Me quedé de piedra donde estaba, mirándolo. Él no sonreía, pero tampoco estaba serio, sus ojos reían como casi siempre. Y si no reían no sé qué podría significar ese brillo relampagueante que aparecía en ellos cada vez que nos encontrábamos. Se veía más que hermoso frente a mis ojos, con un vaquero desgastado y roto en la rodilla, una camiseta de algodón blanco y zapatillas deportivas. Tenía en las manos un repasador de cocina.
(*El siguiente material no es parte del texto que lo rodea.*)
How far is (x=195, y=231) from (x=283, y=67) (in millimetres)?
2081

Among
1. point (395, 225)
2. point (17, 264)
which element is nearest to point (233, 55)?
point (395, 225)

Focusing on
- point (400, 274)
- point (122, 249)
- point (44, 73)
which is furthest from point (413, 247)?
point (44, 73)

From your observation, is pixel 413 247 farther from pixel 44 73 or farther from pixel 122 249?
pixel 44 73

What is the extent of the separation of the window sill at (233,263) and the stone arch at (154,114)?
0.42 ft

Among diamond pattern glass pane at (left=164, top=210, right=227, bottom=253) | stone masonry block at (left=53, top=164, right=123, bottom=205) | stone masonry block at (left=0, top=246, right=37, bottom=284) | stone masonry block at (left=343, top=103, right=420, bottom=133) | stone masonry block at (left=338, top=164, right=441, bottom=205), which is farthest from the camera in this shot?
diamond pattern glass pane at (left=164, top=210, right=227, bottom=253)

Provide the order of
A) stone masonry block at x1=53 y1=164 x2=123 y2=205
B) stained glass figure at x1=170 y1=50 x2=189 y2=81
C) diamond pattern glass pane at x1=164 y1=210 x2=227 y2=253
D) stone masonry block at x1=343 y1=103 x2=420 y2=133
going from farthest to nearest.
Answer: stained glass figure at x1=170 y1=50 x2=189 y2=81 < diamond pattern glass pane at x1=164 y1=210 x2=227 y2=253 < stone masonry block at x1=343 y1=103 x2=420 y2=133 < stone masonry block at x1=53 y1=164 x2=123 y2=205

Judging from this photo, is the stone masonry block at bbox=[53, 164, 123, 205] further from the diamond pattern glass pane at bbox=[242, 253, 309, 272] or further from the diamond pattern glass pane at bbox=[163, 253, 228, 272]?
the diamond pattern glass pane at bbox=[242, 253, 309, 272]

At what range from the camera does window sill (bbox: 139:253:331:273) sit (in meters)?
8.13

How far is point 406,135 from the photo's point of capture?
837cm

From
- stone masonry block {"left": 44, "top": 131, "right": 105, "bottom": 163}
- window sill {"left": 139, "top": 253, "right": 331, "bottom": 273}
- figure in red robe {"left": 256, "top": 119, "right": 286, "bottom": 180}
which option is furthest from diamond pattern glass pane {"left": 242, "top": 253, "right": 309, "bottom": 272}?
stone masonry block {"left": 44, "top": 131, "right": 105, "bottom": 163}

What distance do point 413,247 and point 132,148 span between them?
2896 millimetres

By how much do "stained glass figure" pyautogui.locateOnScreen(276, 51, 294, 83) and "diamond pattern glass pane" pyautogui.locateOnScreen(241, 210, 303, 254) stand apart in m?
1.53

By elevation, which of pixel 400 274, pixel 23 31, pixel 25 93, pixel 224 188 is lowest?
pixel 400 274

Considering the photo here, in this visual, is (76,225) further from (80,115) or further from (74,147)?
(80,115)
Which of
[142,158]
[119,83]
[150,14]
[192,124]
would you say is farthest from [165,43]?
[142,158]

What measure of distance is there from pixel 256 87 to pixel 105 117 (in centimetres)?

—Hola—me saludó saliendo a mi encuentro, sus pasos pausados y lentos hacia mí.

Cuando estuvimos a pocos centímetros, frente a frente, sonrío apenas.

—Hola—mi voz salió débil y rasposa.

— ¿Cómo te sentís?—me preguntó, su cabeza gacha adecuándose a mi estatura.

Era muy grande, se cernía sobre mí como un león observando a su presa, me intimidaba y a la vez me atraía como nadie lo había hecho jamás. Sus movimientos eran silenciosos, tan inadecuados en él que me ponían la piel de gallina. ¿Cómo alguien podía moverse tan grácilmente teniendo ese tamaño?

Él era completamente irresistible para mí. No podía dejar de admirarlo cada vez que lo tenía cerca, no me perdía nada de su rostro y cuerpo, mis ojos lo recorrían entero, tan desvergonzados que hasta yo misma me sorprendía.

—Bien—fue lo único que respondí.

Sonrió y estiró un brazo hacia mí. Su mano acarició desde mi codo hasta mi mano derecha, la tomó con la suya y me guio despacio hacia una silla. Me senté allí y él se metió de nuevo en la cocina. Segundos después apareció ante mí con un vaso de agua.

—Lo necesitas—dijo—, seguro estás un poco deshidratada.

Asentí sin hablar y me tomé toda el agua de golpe, me moría de sed. Me detuvo levantando la palma de la mano ante mis ojos.